_What to produce:_ Reproduce word for word the line that contains "common name: guinea fowl" and every line after it to the end of the records, with nothing else added.
○ ○ ○ ○ ○
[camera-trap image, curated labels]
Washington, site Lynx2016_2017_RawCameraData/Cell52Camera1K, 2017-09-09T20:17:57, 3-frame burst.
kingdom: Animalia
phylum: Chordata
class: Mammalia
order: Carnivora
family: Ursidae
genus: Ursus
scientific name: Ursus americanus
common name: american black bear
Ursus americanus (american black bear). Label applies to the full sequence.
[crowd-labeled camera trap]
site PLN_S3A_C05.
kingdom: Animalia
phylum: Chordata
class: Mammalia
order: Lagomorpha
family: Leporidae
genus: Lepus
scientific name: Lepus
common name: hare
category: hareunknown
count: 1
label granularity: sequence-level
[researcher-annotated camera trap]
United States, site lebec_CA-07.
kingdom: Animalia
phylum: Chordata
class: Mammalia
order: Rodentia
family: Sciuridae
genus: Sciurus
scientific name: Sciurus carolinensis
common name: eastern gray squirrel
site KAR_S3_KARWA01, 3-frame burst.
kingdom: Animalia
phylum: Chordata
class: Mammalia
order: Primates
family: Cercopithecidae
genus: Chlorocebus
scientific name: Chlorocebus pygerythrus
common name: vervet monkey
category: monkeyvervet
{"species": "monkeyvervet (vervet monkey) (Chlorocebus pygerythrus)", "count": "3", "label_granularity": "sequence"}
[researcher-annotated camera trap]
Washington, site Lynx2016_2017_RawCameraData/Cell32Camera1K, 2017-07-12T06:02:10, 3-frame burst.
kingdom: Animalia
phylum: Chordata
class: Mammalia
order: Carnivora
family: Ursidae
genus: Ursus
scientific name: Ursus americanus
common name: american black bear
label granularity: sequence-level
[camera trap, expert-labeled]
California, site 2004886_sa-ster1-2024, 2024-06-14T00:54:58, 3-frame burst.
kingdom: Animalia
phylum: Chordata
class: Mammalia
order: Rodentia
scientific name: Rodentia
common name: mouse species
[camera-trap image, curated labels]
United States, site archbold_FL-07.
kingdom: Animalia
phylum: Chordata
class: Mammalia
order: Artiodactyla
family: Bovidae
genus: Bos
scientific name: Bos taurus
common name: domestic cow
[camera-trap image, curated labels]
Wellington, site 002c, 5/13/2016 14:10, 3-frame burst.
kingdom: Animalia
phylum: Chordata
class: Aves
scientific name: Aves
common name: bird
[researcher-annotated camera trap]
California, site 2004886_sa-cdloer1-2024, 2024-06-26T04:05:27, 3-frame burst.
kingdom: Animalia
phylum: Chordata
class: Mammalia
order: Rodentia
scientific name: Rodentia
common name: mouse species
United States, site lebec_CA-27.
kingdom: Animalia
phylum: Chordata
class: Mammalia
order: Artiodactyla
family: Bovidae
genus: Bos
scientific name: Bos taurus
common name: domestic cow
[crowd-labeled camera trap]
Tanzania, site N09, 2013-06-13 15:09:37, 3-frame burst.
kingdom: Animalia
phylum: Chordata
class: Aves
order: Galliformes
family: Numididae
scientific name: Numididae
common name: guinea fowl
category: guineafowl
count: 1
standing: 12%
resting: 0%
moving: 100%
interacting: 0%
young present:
○ ○ ○ ○ ○
_Solution for this task:_
common name: guinea fowl
category: guineafowl
count: 1
standing: 12%
resting: 0%
moving: 100%
interacting: 0%
young present:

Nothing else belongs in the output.